Provided passage: Begin

2009-12-01 12:03:24

by Jamie Iles

[permalink] [raw]
Subject: Perf events/ARM

Hi,

I'm looking at adding support for the hardware performance counters in ARMv6
using the new perf events framework. I have a simple setup that uses the
counters on their own, but wrt the perf events framework:

- what are the requirements of set_perf_event_pending() and
perf_event_do_pending()? As far as I can tell from sparc/x86/powerpc,
set_perf_event_pending() triggers an interrupt that then calls
perf_event_do_pending(). Does perf_event_do_pending need to run in
interrupt context or could I use a soft IRQ if platforms don't have a
spare IRQ?

- ARM does not have proper support for atomic64's. Other than
performance, would there be any known problems with using the generic
spinlocked atomic64's?

Thanks,

Jamie


2009-12-01 14:31:19

by Ingo Molnar

[permalink] [raw]
Subject: Re: Perf events/ARM


* Jamie Iles <[email protected]> wrote:

> Hi,
>
> I'm looking at adding support for the hardware performance counters in ARMv6
> using the new perf events framework. I have a simple setup that uses the
> counters on their own, but wrt the perf events framework:
>
> - what are the requirements of set_perf_event_pending() and
> perf_event_do_pending()? As far as I can tell from sparc/x86/powerpc,
> set_perf_event_pending() triggers an interrupt that then calls
> perf_event_do_pending(). Does perf_event_do_pending need to run in
> interrupt context or could I use a soft IRQ if platforms don't have a
> spare IRQ?

softirq would be fine too i suspect - but then you need to increase the
buffering of perf_pending_head, as multiple hardirqs could hit before
the softirq processing has finished.

As that gets complex quick, an acceptable first-order approach would be
to just ignore those lost events and run it from a softirq - i _think_
everything should be OK.

> - ARM does not have proper support for atomic64's. Other than
> performance, would there be any known problems with using the generic
> spinlocked atomic64's?

Not a problem at all. Even performance-wise they are pretty nice - Paul
has done a nice job hashing it along 16 spinlocks - so for small SMP
systems there should be no global cacheline bounce.

Ingo

2009-12-01 14:40:43

by Peter Zijlstra

[permalink] [raw]
Subject: Re: Perf events/ARM

On Tue, 2009-12-01 at 15:31 +0100, Ingo Molnar wrote:
> * Jamie Iles <[email protected]> wrote:
>
> > Hi,
> >
> > I'm looking at adding support for the hardware performance counters in ARMv6
> > using the new perf events framework. I have a simple setup that uses the
> > counters on their own, but wrt the perf events framework:
> >
> > - what are the requirements of set_perf_event_pending() and
> > perf_event_do_pending()? As far as I can tell from sparc/x86/powerpc,
> > set_perf_event_pending() triggers an interrupt that then calls
> > perf_event_do_pending(). Does perf_event_do_pending need to run in
> > interrupt context or could I use a soft IRQ if platforms don't have a
> > spare IRQ?

Provided passage: End

Questions ->
a – Answer these from the Perf events/ARM thread:
(i) For which ARM architecture version does Jamie Iles want to add hardware performance counter support?
(ii) Across how many spinlocks does Ingo Molnar say Paul hashed the generic atomic64's?
(iii) According to Ingo Molnar, what buffering would need to increase if a softirq were used?
b – Set down the part of the Perf events/ARM thread that opens with the words containing "Not a problem" and closes with "global cacheline bounce.", word for word.

Supplied material: Begin

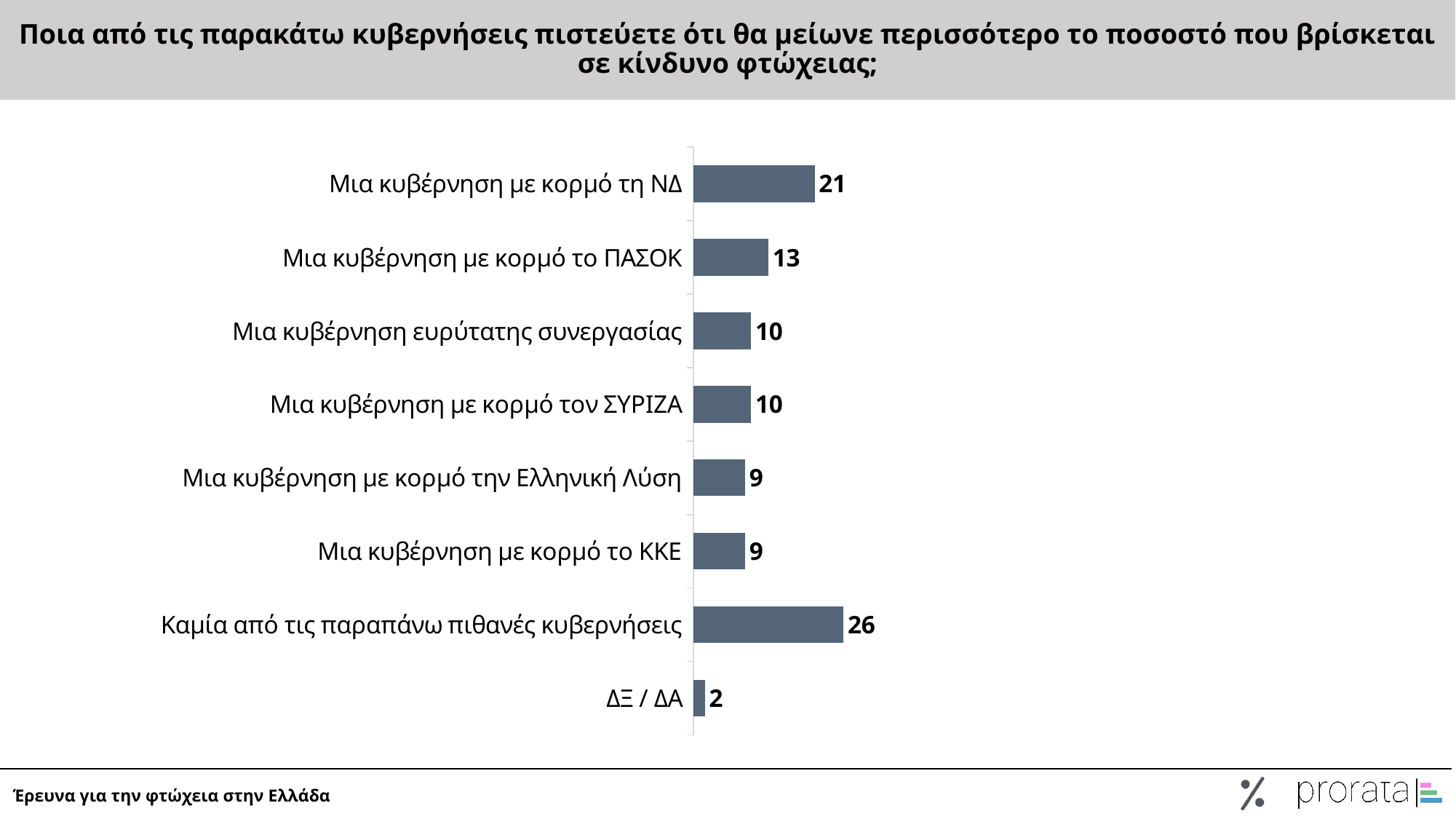
What is the value for "Μια κυβέρνηση με κορμό τη ΝΔ"? 21 What is the value for "Μια κυβέρνηση με κορμό το ΠΑΣΟΚ"? 13 How many categories are shown in the chart? 8 What is the value for "Μια κυβέρνηση με κορμό το ΚΚΕ"? 9 Which category has the highest value? Καμία από τις παραπάνω πιθανές κυβερνήσεις What is the difference between the values for "Μια κυβέρνηση με κορμό τη ΝΔ" and "Μια κυβέρνηση με κορμό το ΠΑΣΟΚ"? 8 Which is larger: the value for "Μια κυβέρνηση με κορμό το ΠΑΣΟΚ" or the value for "Μια κυβέρνηση με κορμό τον ΣΥΡΙΖΑ"? Μια κυβέρνηση με κορμό το ΠΑΣΟΚ What kind of chart is shown on the slide? Bar chart What is the difference between the values for "Καμία από τις παραπάνω πιθανές κυβερνήσεις" and "Μια κυβέρνηση με κορμό τη ΝΔ"? 5 Which category has the lowest value? ΔΞ / ΔΑ What is the value for "Καμία από τις παραπάνω πιθανές κυβερνήσεις"? 26 What is the value for "ΔΞ / ΔΑ"? 2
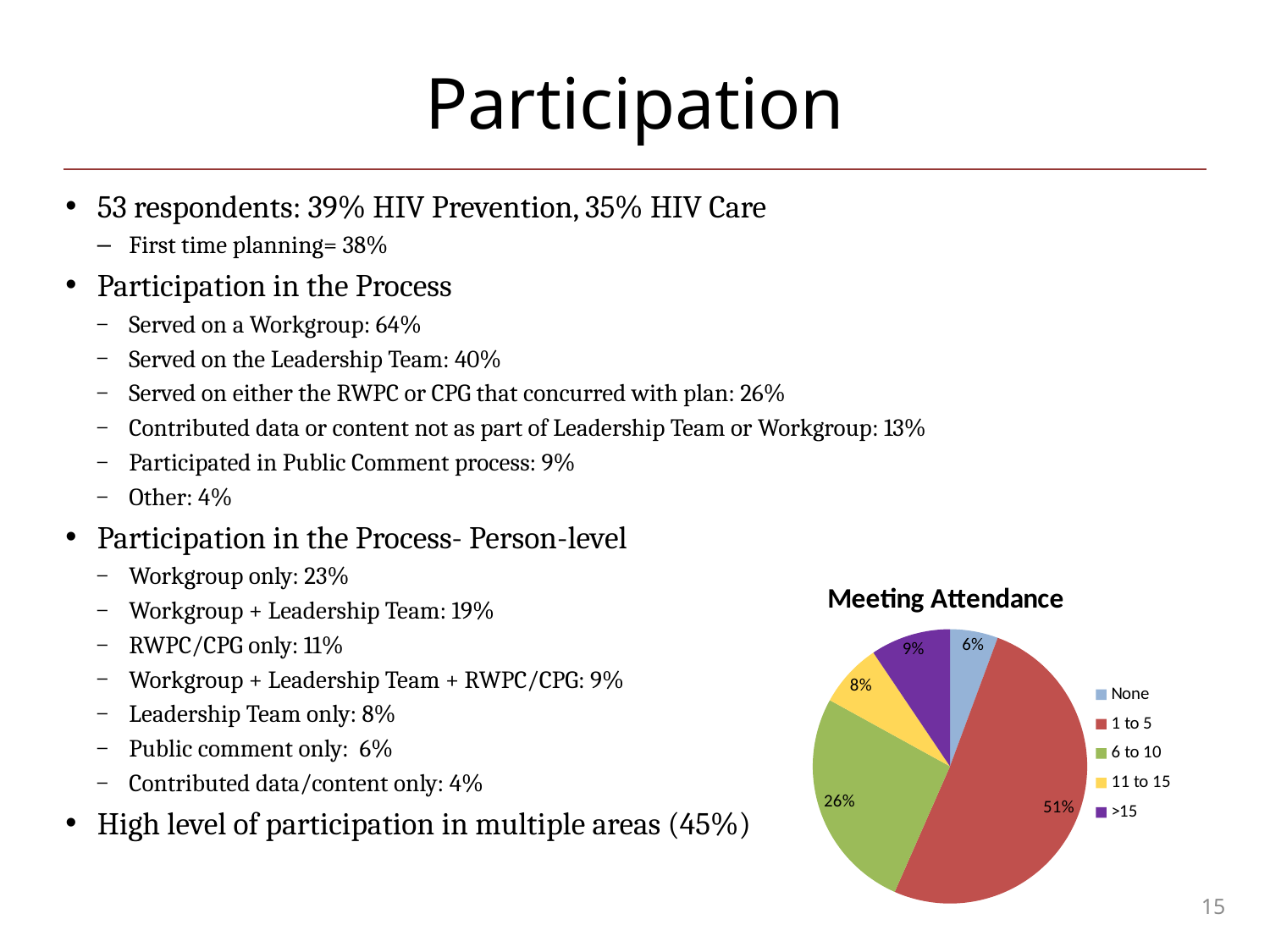
What share of the Meeting Attendance pie is the '6 to 10' slice? 26% What share of the Meeting Attendance pie is the 'None' slice? 6% In the Meeting Attendance chart, what is the difference between the '1 to 5' share and the '6 to 10' share? 25% What share of the Meeting Attendance pie is the '11 to 15' slice? 8% Which category has the smallest slice in the Meeting Attendance pie chart? None Which category has the largest slice in the Meeting Attendance pie chart? 1 to 5 What is the title of the chart on the slide? Meeting Attendance How many categories does the Meeting Attendance pie chart show? 5 What type of chart is the Meeting Attendance chart? pie chart In the Meeting Attendance chart, which is larger: the '>15' slice or the '11 to 15' slice? >15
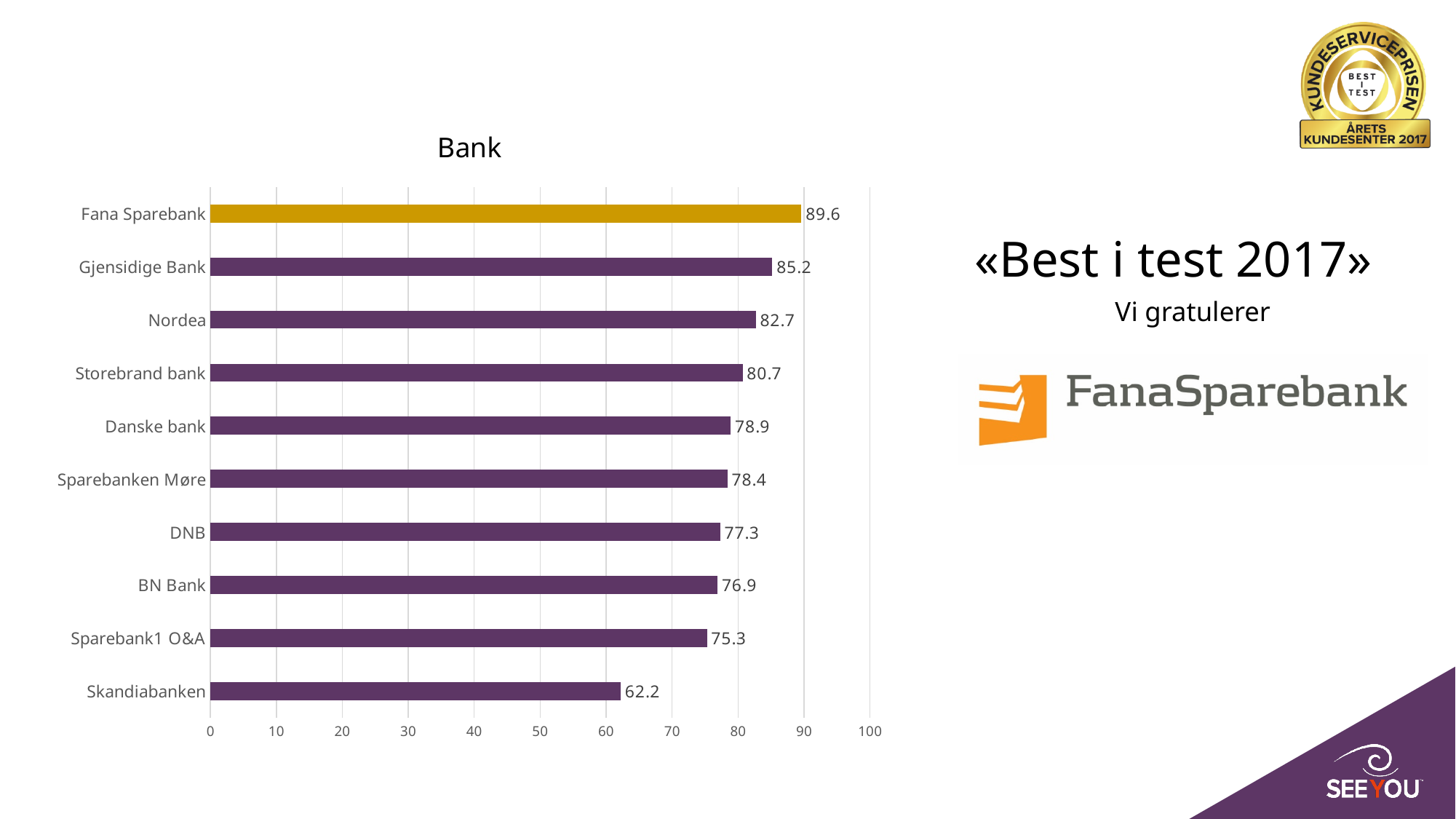
What is the difference between the values for Fana Sparebank and Gjensidige Bank? 4.4 Which bank has the lowest value? Skandiabanken Which bank has the highest value? Fana Sparebank What is the value for Nordea? 82.7 What kind of chart is shown on the slide? bar chart What is the title of the chart? Bank What is the value for DNB? 77.3 What is the value for Fana Sparebank? 89.6 Which has a larger value, Storebrand bank or Sparebank1 O&A? Storebrand bank What is the value for Skandiabanken? 62.2 How many banks are shown in the chart? 10 Is the value for Skandiabanken greater or less than 70? less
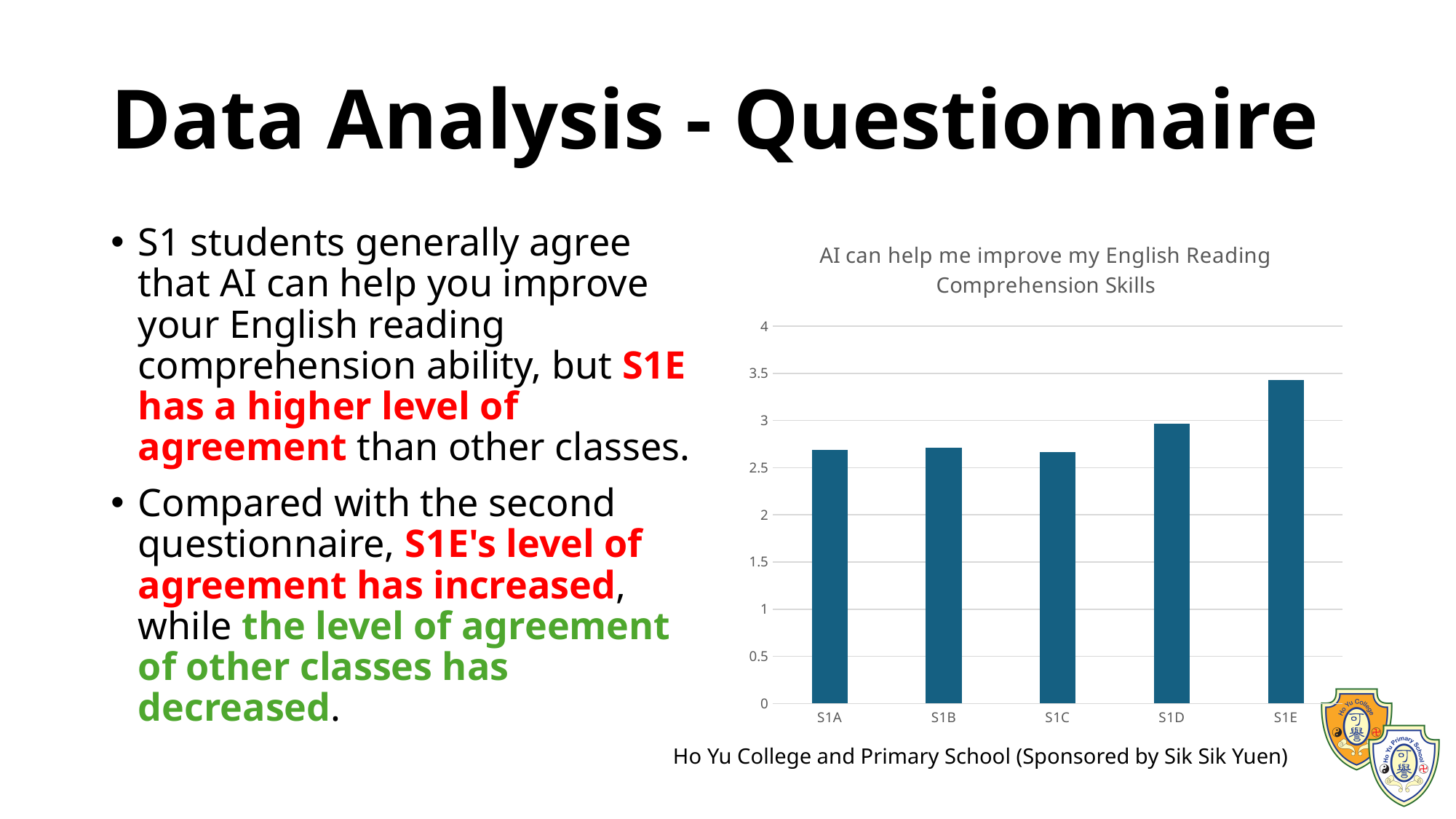
What is the highest value shown on the chart's y axis? 4 Which class has the highest value in the chart? S1E What is the title of the chart? AI can help me improve my English Reading Comprehension Skills Which has a larger value, S1E or S1D? S1E Which has a larger value, S1D or S1A? S1D Is the value for S1A greater or less than 3? less Is the value for S1C greater or less than 2.5? greater How many classes are shown on the x axis of the chart? 5 Is the value for S1D greater or less than 2.5? greater What kind of chart is shown on the slide? bar chart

Supplied material: End

Exercise responses ->
a –
(i) ARMv6
(ii) 16
(iii) The buffering of perf_pending_head

b –
Not a problem at all. Even performance-wise they are pretty nice - Paul
has done a nice job hashing it along 16 spinlocks - so for small SMP
systems there should be no global cacheline bounce.